- _Texto do documento_:
---

Ó almas obstinadas! dai-me um homem que contemple (estas verdades), sem imaginar nada de carnal. Dai-me quem veja que unicamente o Uno perfeito é o princípio de todas as coisas que possuem unidade, nelas planificando ou não, essa unidade. Dai-me um homem que veja, sem levantar objeções, sem se dar ar de ver o que não vê. Dai-me um homem que resista ao fluxo de sensações carnais e aos golpes que elas infligem em sua alma. Alguém que resista aos costumes dos homens, aos elogios humanos, que chore no leito as suas culpas, que se dedique a reformar seu espírito, sem apego às vaidades, sem busca de ilusões.

Santo Agostinho

[A verdadeira religião; O cuidado devido aos mortos. Trad. de Nair de Assis Oliveira. – São Paulo: Paulus, 2002, p. 89. (Patrística; 19).]

Gostaria de tratar aqui de um tema que muito me agrada e muito me tem feito refletir: as possibilidades e limites da razão no que toca à apreensão do Sagrado. Valho-me, para esta reflexão, da quinta parte do livro de Santo Agostinho, “A verdadeira religião”. Santo Agostinho atribuiu a essa parte do livro um título que me parece, a um só tempo, instigador e provocativo: “A salvação pela razão”.

---

- _Material fornecido_:
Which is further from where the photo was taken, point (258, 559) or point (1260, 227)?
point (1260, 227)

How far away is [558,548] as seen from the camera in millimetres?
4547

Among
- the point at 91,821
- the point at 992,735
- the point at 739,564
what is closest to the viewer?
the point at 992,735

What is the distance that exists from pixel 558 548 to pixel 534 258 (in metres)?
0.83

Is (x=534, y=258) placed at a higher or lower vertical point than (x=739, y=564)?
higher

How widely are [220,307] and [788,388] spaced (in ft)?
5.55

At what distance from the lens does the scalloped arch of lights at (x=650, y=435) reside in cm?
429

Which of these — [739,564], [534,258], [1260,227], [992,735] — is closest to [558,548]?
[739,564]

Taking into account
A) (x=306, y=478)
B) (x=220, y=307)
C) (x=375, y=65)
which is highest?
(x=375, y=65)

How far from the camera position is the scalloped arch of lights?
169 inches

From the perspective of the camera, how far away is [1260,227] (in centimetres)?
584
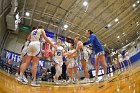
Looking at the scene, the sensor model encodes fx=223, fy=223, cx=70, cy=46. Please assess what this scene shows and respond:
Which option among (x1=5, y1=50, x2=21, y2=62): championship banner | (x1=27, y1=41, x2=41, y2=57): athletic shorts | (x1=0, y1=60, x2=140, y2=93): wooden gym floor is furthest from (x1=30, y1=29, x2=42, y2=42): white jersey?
(x1=5, y1=50, x2=21, y2=62): championship banner

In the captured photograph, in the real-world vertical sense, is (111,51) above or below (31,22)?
below

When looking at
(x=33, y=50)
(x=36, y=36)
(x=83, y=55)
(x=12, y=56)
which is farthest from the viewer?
(x=12, y=56)

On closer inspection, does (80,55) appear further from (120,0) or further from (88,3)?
(120,0)

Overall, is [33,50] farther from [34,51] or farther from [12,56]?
[12,56]

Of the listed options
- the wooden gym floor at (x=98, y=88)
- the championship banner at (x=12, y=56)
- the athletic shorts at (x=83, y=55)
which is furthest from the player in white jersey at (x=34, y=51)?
the championship banner at (x=12, y=56)

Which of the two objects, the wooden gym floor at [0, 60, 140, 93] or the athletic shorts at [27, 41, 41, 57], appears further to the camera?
the athletic shorts at [27, 41, 41, 57]

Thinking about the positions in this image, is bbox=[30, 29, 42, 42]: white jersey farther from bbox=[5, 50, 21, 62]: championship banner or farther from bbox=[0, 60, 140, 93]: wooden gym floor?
bbox=[5, 50, 21, 62]: championship banner

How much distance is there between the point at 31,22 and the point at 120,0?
767cm

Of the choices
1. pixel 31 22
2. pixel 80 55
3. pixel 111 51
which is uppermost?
pixel 31 22

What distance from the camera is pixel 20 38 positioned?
64.4ft

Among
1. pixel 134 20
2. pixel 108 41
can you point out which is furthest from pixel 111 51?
pixel 134 20

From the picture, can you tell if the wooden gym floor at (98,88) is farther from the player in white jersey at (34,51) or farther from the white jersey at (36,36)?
the white jersey at (36,36)

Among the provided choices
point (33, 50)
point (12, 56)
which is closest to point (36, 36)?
point (33, 50)

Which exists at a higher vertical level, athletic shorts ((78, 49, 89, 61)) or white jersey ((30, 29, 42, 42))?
white jersey ((30, 29, 42, 42))
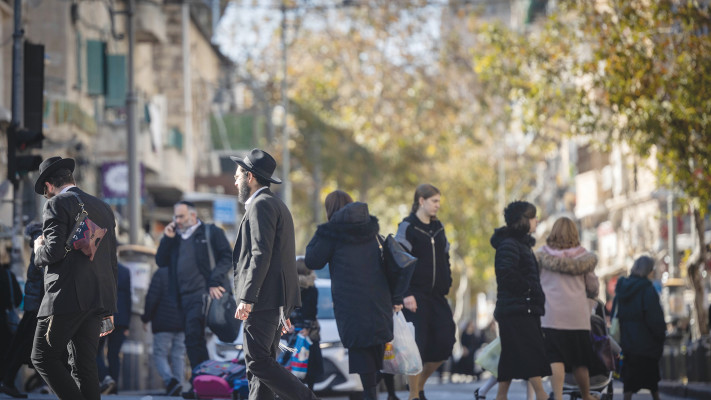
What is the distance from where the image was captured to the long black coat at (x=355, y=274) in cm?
1177

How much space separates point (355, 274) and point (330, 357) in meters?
4.01

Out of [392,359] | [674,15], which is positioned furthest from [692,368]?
[392,359]

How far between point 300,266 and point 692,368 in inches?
341

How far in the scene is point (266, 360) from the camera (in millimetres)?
9898

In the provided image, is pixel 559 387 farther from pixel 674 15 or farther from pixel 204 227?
pixel 674 15

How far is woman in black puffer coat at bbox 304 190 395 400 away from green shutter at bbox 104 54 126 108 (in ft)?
70.4

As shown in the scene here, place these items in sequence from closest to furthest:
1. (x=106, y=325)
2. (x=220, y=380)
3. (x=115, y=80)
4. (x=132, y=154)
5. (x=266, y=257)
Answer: (x=266, y=257) < (x=106, y=325) < (x=220, y=380) < (x=132, y=154) < (x=115, y=80)

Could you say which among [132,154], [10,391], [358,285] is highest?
[132,154]

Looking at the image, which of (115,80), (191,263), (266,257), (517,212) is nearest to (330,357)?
(191,263)

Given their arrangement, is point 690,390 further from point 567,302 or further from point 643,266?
point 567,302

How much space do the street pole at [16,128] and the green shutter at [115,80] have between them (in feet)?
43.6

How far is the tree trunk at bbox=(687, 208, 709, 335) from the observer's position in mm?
22188

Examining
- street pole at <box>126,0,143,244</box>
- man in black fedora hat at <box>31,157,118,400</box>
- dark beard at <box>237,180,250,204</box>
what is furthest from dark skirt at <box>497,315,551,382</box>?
street pole at <box>126,0,143,244</box>

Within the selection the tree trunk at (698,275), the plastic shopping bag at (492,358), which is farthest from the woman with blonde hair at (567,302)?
the tree trunk at (698,275)
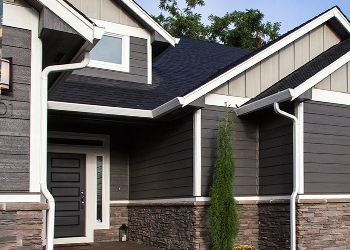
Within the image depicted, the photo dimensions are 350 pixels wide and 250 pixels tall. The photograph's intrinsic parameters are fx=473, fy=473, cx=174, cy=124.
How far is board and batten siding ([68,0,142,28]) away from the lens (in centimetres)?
1024

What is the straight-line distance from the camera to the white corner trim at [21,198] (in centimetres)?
489

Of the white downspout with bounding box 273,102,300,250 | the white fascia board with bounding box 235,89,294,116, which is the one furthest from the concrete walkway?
the white fascia board with bounding box 235,89,294,116

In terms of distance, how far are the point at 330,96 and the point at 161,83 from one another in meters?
4.14

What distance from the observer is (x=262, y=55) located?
8945 mm

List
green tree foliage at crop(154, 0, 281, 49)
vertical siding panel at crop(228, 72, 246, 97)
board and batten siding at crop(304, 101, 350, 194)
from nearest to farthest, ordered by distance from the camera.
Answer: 1. board and batten siding at crop(304, 101, 350, 194)
2. vertical siding panel at crop(228, 72, 246, 97)
3. green tree foliage at crop(154, 0, 281, 49)

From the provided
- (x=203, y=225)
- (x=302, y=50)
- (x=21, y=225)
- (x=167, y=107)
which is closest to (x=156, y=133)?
(x=167, y=107)

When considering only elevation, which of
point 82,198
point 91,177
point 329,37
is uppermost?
point 329,37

---

- _Exercícios a resolver_:
1: Que título Santo Agostinho deu à quinta parte do livro "A verdadeira religião", segundo o texto sobre Santo Agostinho?
2: Resuma, por favor, o texto sobre Santo Agostinho em duas frases.
3: Dê sequência ao texto sobre Santo Agostinho a partir da última frase apresentada.

- _Respostas dadas_:
1: "A salvação pela razão".

2: O texto sobre Santo Agostinho abre com um trecho de "A verdadeira religião" que pede um homem capaz de ver que só o Uno perfeito é o princípio de todas as coisas que possuem unidade e de resistir às sensações carnais, aos costumes e aos elogios humanos. Em seguida, quem escreve anuncia uma reflexão sobre as possibilidades e os limites da razão na apreensão do Sagrado, baseada na quinta parte desse livro, intitulada "A salvação pela razão".

3:
Logo no início, o bispo de Hipona propõe a questão com as seguintes palavras: “Vejamos, agora, até onde pode ir a razão na sua ascensão do visível ao invisível, do temporal ao eterno” (p.77). Agostinho parte da contemplação da natureza através das impressões que nos chegam através dos sentidos do corpo. Os sentidos, porém, têm algumas limitações que lhes são próprias, não sendo possível uma apreensão absolutamente verdadeira da realidade exatamente devido a tais limitações. Propõe como exemplo, para ilustrar o seu argumento, um objeto imerso na água, o qual é percebido pela visão como se estivesse quebrado ou torto. A percepção em si não está incorreta, pois é próprio da visão assim perceber um objeto nessas condições, ou seja, imerso na água. 

O homem, porém, é dotado de uma mente racional que lhe permite julgar aquilo que percebe, o que o torna diferente dos animais. Caberá à razão julgar se o que percebe através da visão e dos demais sentidos é ou não uma expressão da verdade.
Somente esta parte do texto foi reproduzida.